(What this task involves): An exact retyping of all lines below is the answer; pictures do not belong in it.

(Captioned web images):

---+---

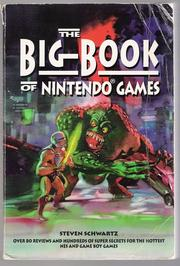 The Big Book of Nintendo Games by Steven A. Schwartz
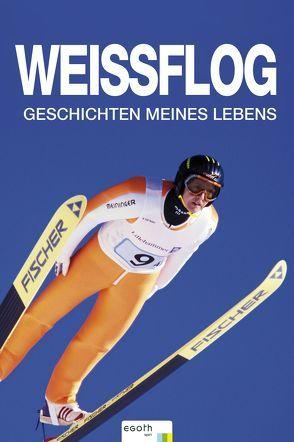 Weissflog – Geschichten meines Lebens von Theiner,  Egon, Weissflog,  Jens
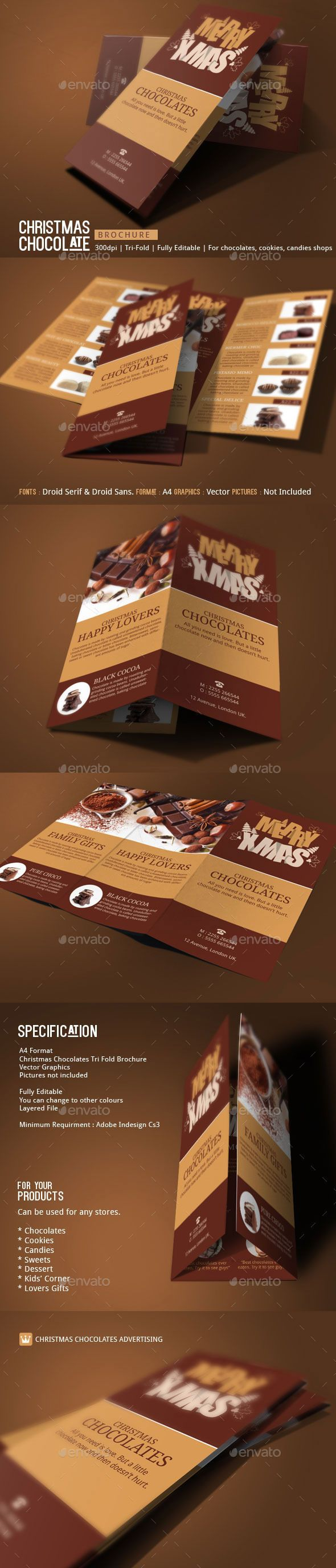 CHRISTMAS CHOCOLATES You got a Chocolate store? You dont know how to make a brochure and you are wishing to advertise your best ch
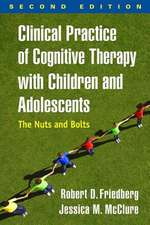 Clinical Practice of Cognitive Therapy with Children and Adolescents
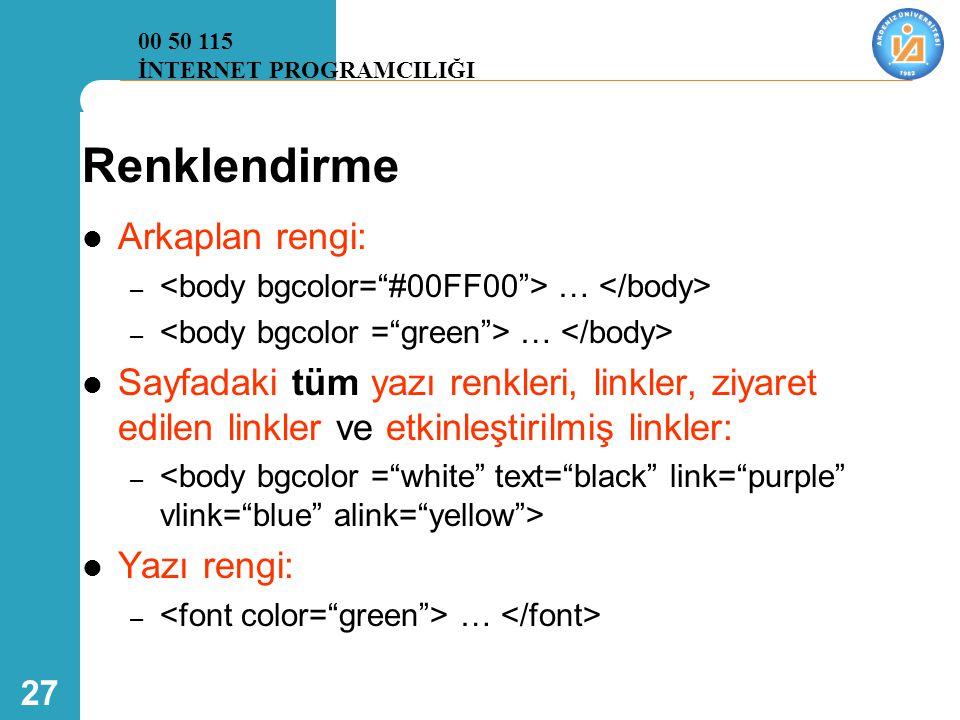 27 Renklendirme  Arkaplan rengi: – …  Sayfadaki tüm yazı renkleri, linkler, ziyaret edilen linkler ve etkinleştirilmiş linkler: –  Yazı rengi: – … 00 50 115 İNTERNET PROGRAMCILIĞI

---+---

(Result for this exercise):
 The Big Book of Nintendo Games by Steven A. Schwartz
 Weissflog – Geschichten meines Lebens von Theiner,  Egon, Weissflog,  Jens
 CHRISTMAS CHOCOLATES You got a Chocolate store? You dont know how to make a brochure and you are wishing to advertise your best ch
 Clinical Practice of Cognitive Therapy with Children and Adolescents
 27 Renklendirme  Arkaplan rengi: – …  Sayfadaki tüm yazı renkleri, linkler, ziyaret edilen linkler ve etkinleştirilmiş linkler: –  Yazı rengi: – … 00 50 115 İNTERNET PROGRAMCILIĞI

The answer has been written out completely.